Sumateranews.co.id, PALEMBANG – Munculnya hasil kajian LPPOM Majelis Ulama Indonesia (MUI) Pusat tentang vaksin Rubella yang mengandung unsur babi dan organ manusia, mengundang reaksi beragam di semua kalangan, termasuk MUI Palembang.
Bahkan, Ketua MUI Palembang, H Zaim Marhadan berharap agar aktivitas vaksinasi distop sampai Kementerian Kesehatan (Kemkes) RI mendapatkan solusi yang tepat terkait hal itu.
“Kami berharap aktivitas vaksinasi yang dilakukan dinas terkait agar distop dulu. Jangan memberikan pelayanan dulu, artinya Kementerian Kesehatan harus segera mencari solusi vaksin yang halal atau tidak mengandung babi atau organ manusia,” ujarnya saat dikonfirmasi Sumateranews.co.id melalui sambungan telepon selular, Selasa (21/8).
Masih kata Zaim, pihaknya akan mengikuti aturan (hasil kajian) yang audah dikeluarkan LPPOM MUI. “Kami akan mengikuti aturan yang sudah ditetapkan oleh MUI Pusat, karena itu adalah hasil LPPOM MUI. Jadi karena itu sudah hasil keputusan mereka, apapun yang diputuskan kami tidak bisa (menolak). LPPOM adalah lembaga milik MUI Pusat dan hasil itu sudah melalui kajian-kajian mereka,” ungkapnya.

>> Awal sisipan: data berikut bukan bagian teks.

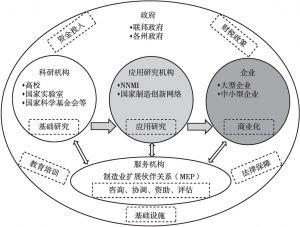 图9 美国制造业创新生态体系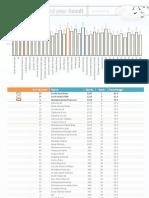 Third year (Batch 2007-8) Result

Terkait halal atau haramnya, lanjut Zaim, nanti komisi fatwa MUI akan mengkaji dan mengeluarkan fatwanya. “Itu akan dikaji oleh komisi fatwa, dan akan segera mengeluarkan fatwa,” lanjutnya.

Sementara, Kepala Dinas Kesehatan (Dinkes) Sumatera Selatan (Sumsel), Dra Hj Lesty Nurainy mengatakan pihaknya akan menunggu hasil rundingan Kemkes dan MUI pusat.

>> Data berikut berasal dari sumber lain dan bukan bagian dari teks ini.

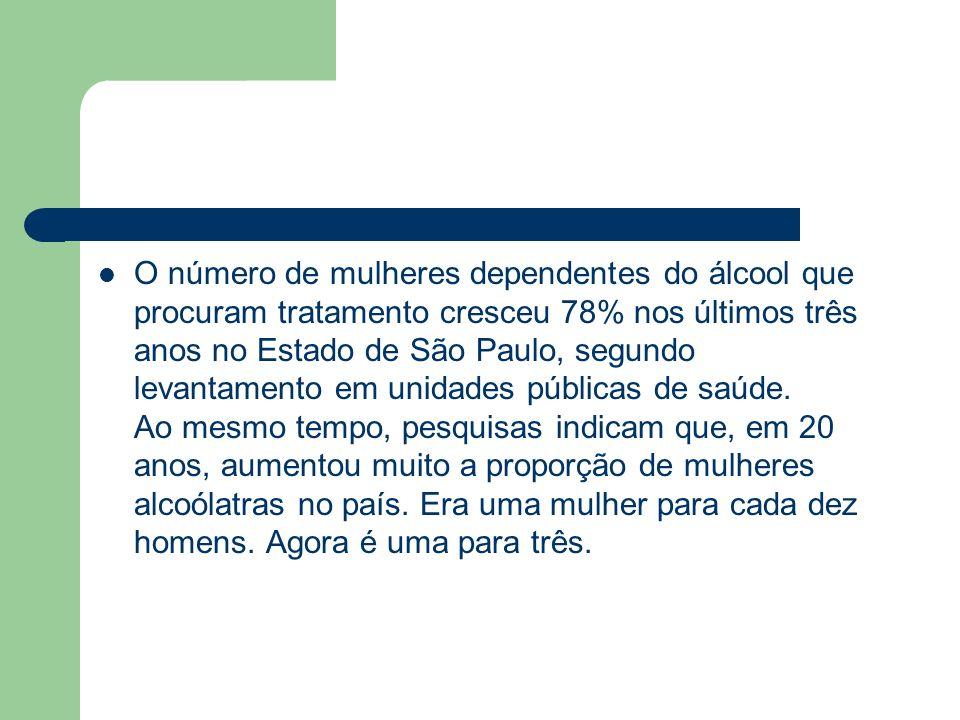 O número de mulheres dependentes do álcool que procuram tratamento cresceu 78% nos últimos três anos no Estado de São Paulo, segundo levantamento em unidades públicas de saúde.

“Kami kan masih berjalan (vaksinasi) sampai akhir Desember. Tetapi karena sekarang sudah ada hasil LPPOM MUI, kami menunggu hasil rundingan Kemkes dan arahan, jadi kami punya satu acuan. Tetapi jalan terus, intinya jalan terus,” tegasnya.

Namun, dirinya tetap menyarankan agar vaksinasi tetap dilakukan karena menganggap Rubella berbahaya, dan target eliminasi Rubella yang ditargetkan pemerintah.

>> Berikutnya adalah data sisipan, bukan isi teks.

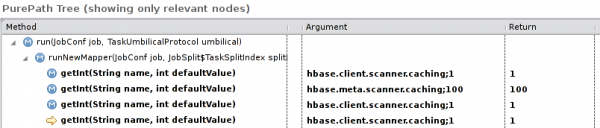 This shows that the hbase.client.scanner.caching job option always returns 1, although the job.xml is set to 1000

“Kalau saya menyarankan agar semua (masyarakat) untuk ikuti vaksinasi ini. Karena memang Rubella berbahaya. Itu (vaksinasi) mendesak karena kalau bisa 2020 masalah itu (Rubella) sudah bisa dieliminasi semua,” ungkapnya.

Karena, lanjut Dra Lesty, kalau Rubella menular ke ibu hamil, maka akan membahayakan janin di kandungannya. “Kalau itu (Rubella) menular ke ibu hamil pada triwulan pertama, maka akan menimbulkan kecacatan pada janin yang dilahirkan,” pungkasnya.